Task description: Return, exactly and in full, the lines of the records below starting at the one with "INOA Dresses Bavaria Dress in Papier Colle" and ending at the one with "Bottle - 750 ml", and no other lines.

Available data:
⟨
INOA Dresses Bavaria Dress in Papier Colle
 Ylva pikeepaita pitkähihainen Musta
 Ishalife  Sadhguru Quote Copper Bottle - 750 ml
⟩
⟨
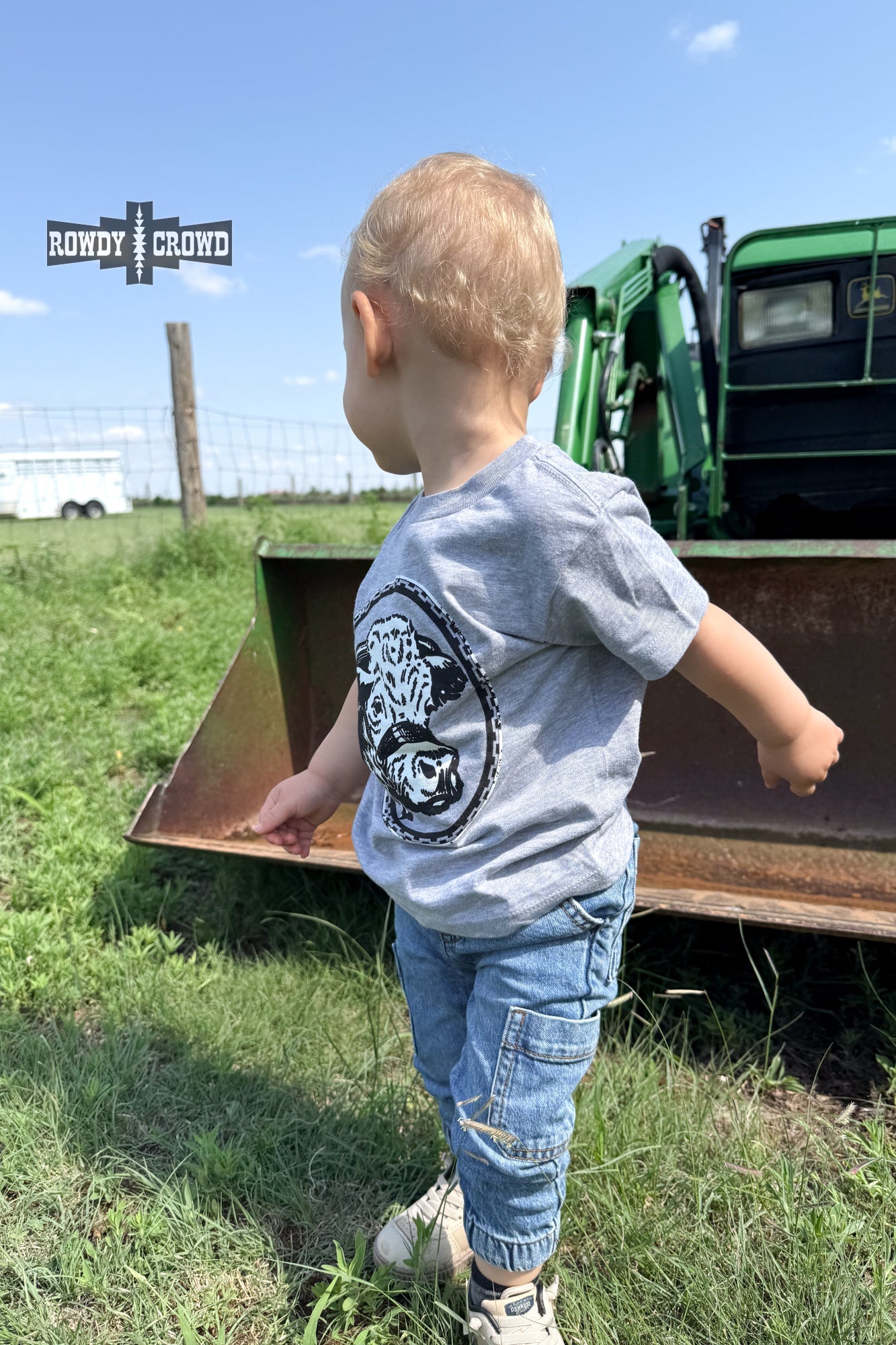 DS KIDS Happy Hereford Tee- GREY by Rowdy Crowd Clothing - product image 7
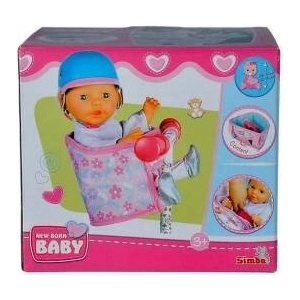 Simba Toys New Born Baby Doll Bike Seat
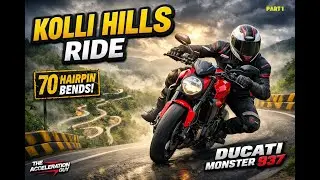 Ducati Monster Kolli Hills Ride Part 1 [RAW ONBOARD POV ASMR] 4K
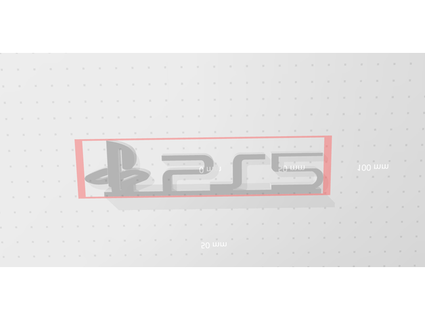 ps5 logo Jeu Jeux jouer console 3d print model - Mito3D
⟩
⟨
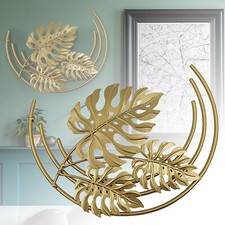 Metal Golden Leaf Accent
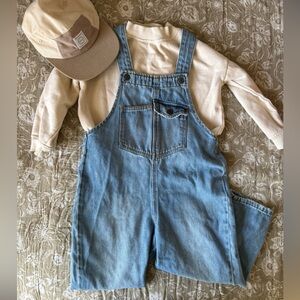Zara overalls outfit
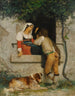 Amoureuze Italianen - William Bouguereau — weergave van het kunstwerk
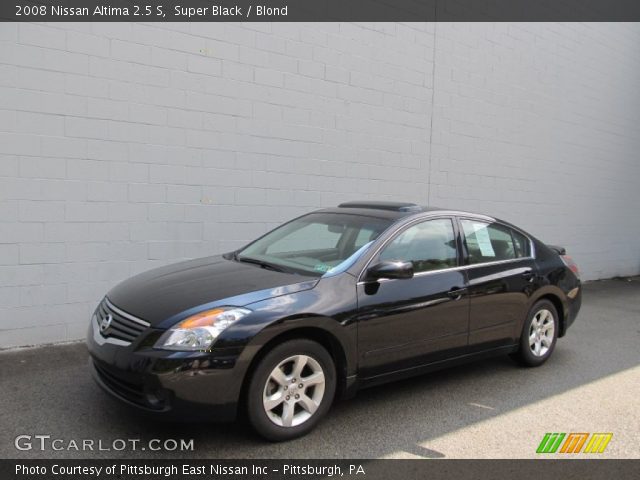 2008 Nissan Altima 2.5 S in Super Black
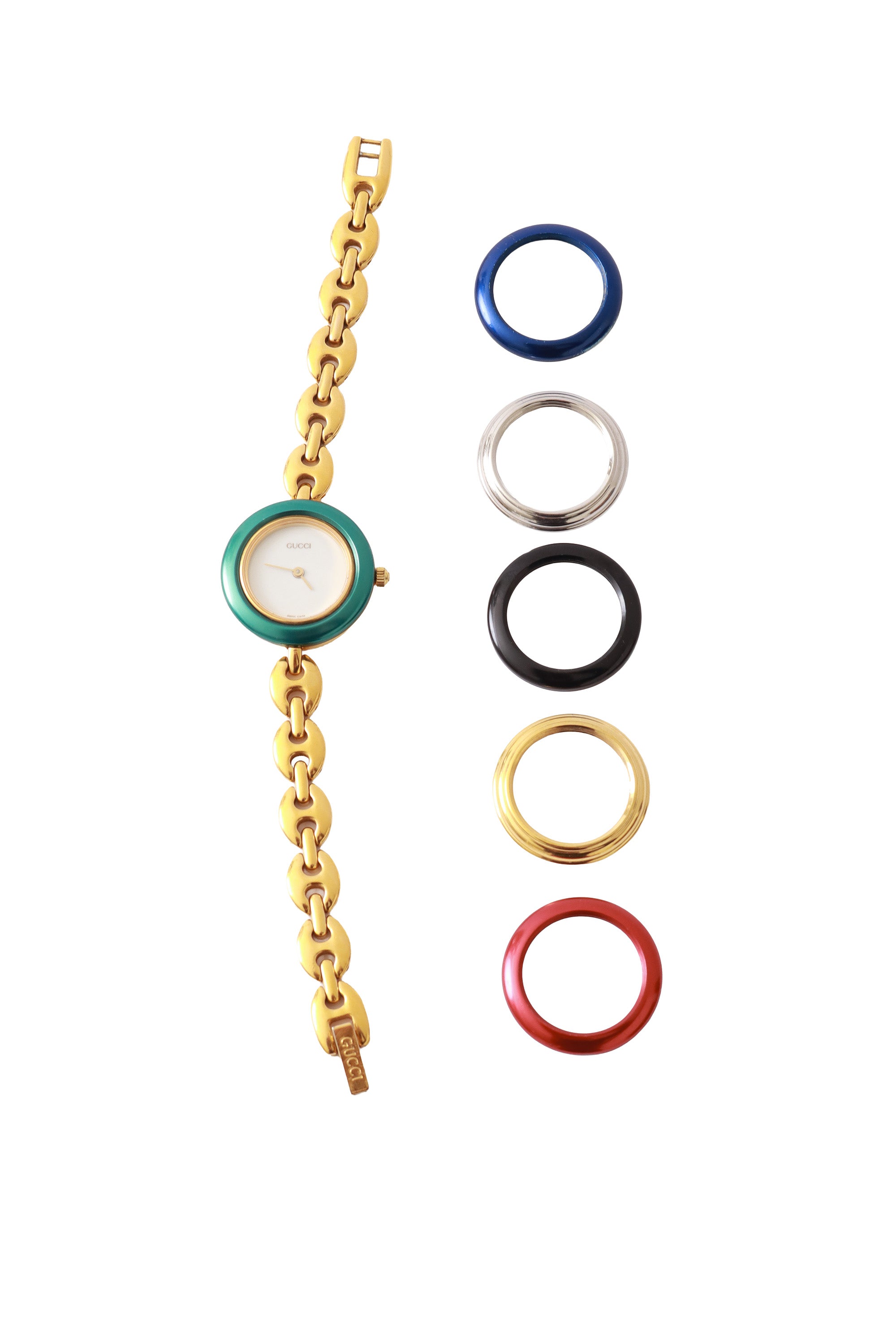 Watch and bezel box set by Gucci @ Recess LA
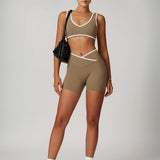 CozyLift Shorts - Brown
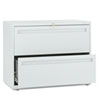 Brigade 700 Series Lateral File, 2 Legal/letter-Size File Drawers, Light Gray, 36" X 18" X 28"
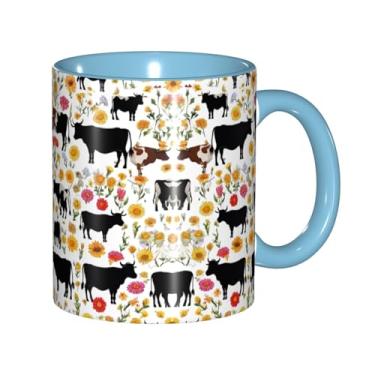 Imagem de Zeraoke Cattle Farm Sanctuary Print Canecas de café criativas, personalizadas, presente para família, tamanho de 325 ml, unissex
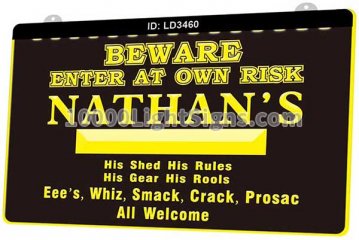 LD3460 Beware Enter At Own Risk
⟩
Output of the task:
INOA Dresses Bavaria Dress in Papier Colle
 Ylva pikeepaita pitkähihainen Musta
 Ishalife  Sadhguru Quote Copper Bottle - 750 ml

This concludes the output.